It’s September. We’re back! Sharpened pencils at the ready; new pencil cases; pristine notebooks; clean fingernails. All ready to set off on a new horticultural year at Garden House. Happy days.
Some changes, due to the Challenging Times we’re living in. We meet in smaller, socially-distanced groups. We are experts in Health and Safety and can discuss the pros and cons of any number of hand sanitisers with you. Mask fashionistas too: it’s a veritable Venetian Carnival here. Plus, our briefcases are choc full of tools, gloves, snips, secateurs, shears, hair clippers… (oh, wrong tool) and cake. Everything needs to be clearly labelled. Like so…

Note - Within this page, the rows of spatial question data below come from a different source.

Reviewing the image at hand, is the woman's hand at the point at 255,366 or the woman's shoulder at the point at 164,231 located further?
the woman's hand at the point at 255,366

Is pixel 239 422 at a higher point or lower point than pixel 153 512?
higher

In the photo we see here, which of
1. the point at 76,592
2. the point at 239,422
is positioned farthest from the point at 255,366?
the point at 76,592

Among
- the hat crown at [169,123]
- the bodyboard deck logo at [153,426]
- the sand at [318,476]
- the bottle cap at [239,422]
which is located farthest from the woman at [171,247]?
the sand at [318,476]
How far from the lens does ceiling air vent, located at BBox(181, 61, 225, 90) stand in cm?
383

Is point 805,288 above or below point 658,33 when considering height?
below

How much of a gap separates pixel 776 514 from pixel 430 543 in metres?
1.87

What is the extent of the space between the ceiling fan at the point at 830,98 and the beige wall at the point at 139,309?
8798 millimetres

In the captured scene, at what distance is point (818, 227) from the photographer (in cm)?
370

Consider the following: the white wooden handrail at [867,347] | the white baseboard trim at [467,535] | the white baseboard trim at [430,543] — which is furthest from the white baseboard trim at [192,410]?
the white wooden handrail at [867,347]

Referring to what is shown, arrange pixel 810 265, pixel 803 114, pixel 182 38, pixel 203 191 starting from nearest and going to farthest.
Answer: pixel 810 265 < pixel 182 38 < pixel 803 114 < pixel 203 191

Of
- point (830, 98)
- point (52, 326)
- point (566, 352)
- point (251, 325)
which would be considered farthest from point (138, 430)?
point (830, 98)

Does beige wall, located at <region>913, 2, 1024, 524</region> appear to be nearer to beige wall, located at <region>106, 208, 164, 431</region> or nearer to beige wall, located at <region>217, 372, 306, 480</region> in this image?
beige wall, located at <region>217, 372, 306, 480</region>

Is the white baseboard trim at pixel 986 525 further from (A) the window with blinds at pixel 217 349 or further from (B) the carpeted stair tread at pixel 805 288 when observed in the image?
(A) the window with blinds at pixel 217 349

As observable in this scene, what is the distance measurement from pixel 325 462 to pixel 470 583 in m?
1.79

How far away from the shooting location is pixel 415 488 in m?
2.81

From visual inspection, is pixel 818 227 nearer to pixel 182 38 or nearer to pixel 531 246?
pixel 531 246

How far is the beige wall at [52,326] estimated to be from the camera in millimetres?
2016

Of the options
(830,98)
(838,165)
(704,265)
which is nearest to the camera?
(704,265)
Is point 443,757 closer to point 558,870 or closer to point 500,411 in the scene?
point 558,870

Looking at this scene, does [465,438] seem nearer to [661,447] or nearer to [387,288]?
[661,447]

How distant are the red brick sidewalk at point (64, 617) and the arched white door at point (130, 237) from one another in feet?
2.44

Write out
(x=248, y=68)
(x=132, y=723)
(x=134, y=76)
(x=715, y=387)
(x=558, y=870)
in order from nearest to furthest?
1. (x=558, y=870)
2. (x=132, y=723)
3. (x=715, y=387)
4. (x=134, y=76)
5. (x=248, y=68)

There are plans afoot to create a dry garden area in view of the current need to conserve water. This will mean researching drought tolerant plants and how to further improve soil to aid water retention. Other items on the menu for this year’s curriculum will be lawn care, pruning, plant identification, ideas for planting combinations, taking cuttings. A heated propagator would be a good addition to one’s home gardening kit, for obvious reasons.
Plant ident .
This week the topic was grasses, which belong to the Poaceae family. A fabulous addition to any planting, there are grasses for all shapes and sizes of garden, providing interest for much of the year. Colour, movement, structure – they have it all – as well as being extremely tactile. And as for susurration? My dear, they’re a must. Being wind-pollinated, they don’t need flowers to attract pollinators.
African Feather Grass grows to around 1.5 m and looks great in a dry, sunny position, providing a strong vertical statement in the border. Hardy, but not evergreen, it carries long, compact, soft cream flower heads over clumps of grass-like leaves from late summer to autumn. A.G.M.
Miscanthus sinensis ‘Ferner Osten’
The slender, narrow leaves of this ornamental grass hold spectacular dark red plumes aloft from summer to late autumn. The leaves themselves also colour to copper and red. Deciduous, but maintains interest through the winter months. Cut back hard in February/March as the new growth starts to appear. Grows to around 1.8 m and is best in a sunny, open position with plenty of space to display its magnificence. A.G.M.
Hakonechloa macra ‘Aureola’
A much smaller grass, but equally eye-catching, with vivid bright yellow/green striped leaves. Grows to about 35 cms. Deciduous and fully hardy. Has a modern minimalist vibe, and looks great in planters as well as at the front of the border or as an under-planting. Best in sun or part shade in moist, well-drained soil. A.G.M.
Try saying that with a mouthful of cake. A wonderfully ornamental wind grass, providing interest throughout the year. Initially emerging green, the foliage later colours with streaks of red, orange and yellow. Likes full sun/partial shade and moist but well-drained soil. Evergreen. Comb its hair through in the spring (we should all be experts in this by now) to remove dead grass. Divisions can be made in spring/early summer. Grows to about 1 m. A.G.M.
Stipa tenuissima ‘Wind Whispers’
Taller than the general species, growing to around 90 cms, the fine hairy leaves of this Stipa waft gently in the breeze. Best grown in quantity to reveal its graceful elegance. Hardy and poetic.
It’s a big ‘un. And an all-time Garden House favourite. The spectacular Oat Grass can grow to 2.5 m. Not so much a statement, more an exclamation. Arching stems of golden oat-like flower heads shimmer in the sunlight, floating above slender grey-green foliage. Majestic. Grow one as a specimen plant – or several if you have the space. A.G.M.
Jobs for the week
Easing us in gently, the main task this week was weeding. Just to make sure we could remember the difference between plants to go and plants to keep. Green trugs for compostable refuse. Black trugs for bad thugs.
Others were set to cutting back shrubs. And they set-to with vigour.